Retype the whole listing, please, keeping every line exact and dropping the pictures.

Given information →
—————
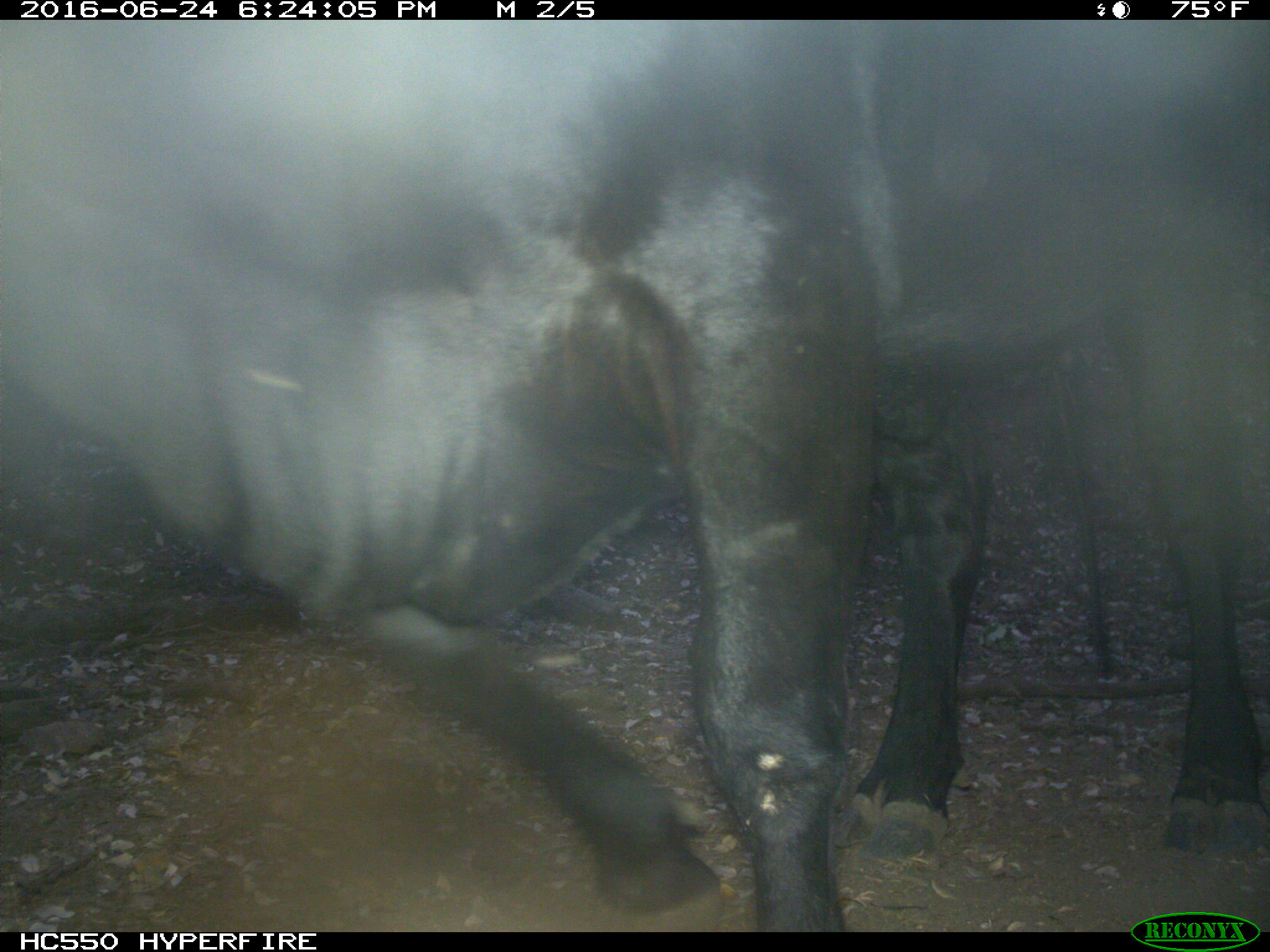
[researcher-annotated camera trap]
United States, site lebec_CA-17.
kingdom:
—————
Response area →
[researcher-annotated camera trap]
United States, site lebec_CA-17.
kingdom:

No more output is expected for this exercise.